Scene question records:

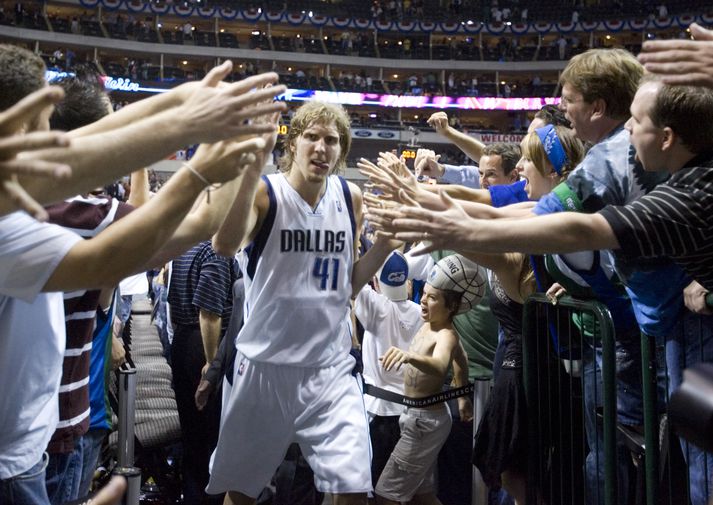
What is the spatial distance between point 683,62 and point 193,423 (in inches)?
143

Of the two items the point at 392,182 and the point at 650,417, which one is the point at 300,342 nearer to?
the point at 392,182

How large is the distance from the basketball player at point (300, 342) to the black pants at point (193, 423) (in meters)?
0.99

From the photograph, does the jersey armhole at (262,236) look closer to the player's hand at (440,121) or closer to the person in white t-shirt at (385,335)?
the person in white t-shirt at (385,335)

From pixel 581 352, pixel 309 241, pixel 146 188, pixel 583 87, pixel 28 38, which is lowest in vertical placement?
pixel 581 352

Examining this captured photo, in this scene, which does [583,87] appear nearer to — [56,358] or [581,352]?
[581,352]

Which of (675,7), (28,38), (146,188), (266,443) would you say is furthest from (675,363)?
--
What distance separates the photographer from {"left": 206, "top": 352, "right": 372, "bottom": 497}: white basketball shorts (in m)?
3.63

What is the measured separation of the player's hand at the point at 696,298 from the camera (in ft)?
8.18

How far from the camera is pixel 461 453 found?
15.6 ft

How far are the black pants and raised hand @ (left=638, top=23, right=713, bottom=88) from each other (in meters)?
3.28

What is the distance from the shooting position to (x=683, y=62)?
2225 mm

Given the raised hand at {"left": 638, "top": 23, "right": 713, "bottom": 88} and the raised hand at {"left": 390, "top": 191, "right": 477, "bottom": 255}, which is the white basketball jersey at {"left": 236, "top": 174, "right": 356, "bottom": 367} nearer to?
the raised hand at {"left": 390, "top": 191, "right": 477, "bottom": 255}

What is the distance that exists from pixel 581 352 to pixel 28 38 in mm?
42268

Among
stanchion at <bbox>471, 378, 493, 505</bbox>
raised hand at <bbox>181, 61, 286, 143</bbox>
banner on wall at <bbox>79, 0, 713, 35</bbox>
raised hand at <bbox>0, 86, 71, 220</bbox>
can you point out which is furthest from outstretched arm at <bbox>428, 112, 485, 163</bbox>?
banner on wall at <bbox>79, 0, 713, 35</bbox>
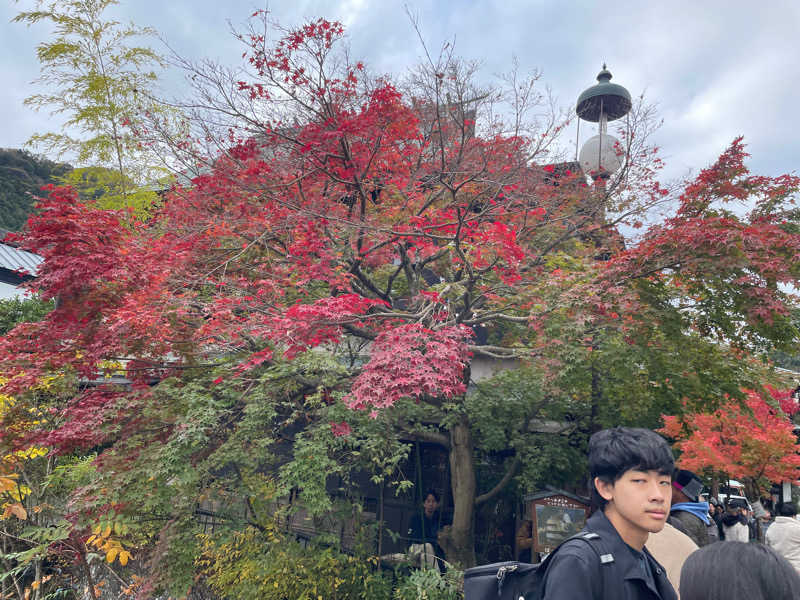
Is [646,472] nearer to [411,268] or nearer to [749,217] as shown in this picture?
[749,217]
==
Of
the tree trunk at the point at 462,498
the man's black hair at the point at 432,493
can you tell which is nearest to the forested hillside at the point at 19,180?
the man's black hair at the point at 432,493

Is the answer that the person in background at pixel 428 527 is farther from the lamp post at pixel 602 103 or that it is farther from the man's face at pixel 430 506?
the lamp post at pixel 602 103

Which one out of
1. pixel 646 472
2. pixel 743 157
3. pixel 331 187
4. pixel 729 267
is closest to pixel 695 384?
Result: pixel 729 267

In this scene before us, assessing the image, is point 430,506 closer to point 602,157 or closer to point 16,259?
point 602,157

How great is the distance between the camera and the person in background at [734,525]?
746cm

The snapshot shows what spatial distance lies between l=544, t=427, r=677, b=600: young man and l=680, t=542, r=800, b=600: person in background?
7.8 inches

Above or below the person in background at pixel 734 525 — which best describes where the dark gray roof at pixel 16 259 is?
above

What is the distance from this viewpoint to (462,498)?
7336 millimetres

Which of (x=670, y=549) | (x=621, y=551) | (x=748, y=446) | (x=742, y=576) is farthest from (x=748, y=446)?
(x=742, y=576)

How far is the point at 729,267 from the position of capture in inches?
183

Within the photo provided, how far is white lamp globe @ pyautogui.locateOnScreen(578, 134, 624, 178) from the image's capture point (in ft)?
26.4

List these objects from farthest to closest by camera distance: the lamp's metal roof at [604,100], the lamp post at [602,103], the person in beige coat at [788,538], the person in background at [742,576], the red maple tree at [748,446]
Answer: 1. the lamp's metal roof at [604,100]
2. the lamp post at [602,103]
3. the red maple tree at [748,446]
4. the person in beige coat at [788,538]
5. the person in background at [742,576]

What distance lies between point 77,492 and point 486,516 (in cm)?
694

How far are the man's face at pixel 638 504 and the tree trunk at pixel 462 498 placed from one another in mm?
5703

● **The exercise**
Substitute "farthest" for "furthest" in everything from the line containing "From the photograph, does" down to the line containing "Which of (675,7), (28,38), (146,188), (266,443)". Return only those lines of the listing, otherwise unchanged.

● **Response below**
From the photograph, does the jersey armhole at (262,236) look closer to the player's hand at (440,121) or closer to the person in white t-shirt at (385,335)?
the person in white t-shirt at (385,335)

From pixel 581 352, pixel 309 241, pixel 146 188, pixel 583 87, pixel 28 38, which is lowest in vertical placement?
pixel 581 352

Examining this captured photo, in this scene, which does [583,87] appear nearer to — [56,358] or [581,352]?
[581,352]

Which of (675,7), (28,38), (146,188), (266,443) would you say is farthest from (675,363)?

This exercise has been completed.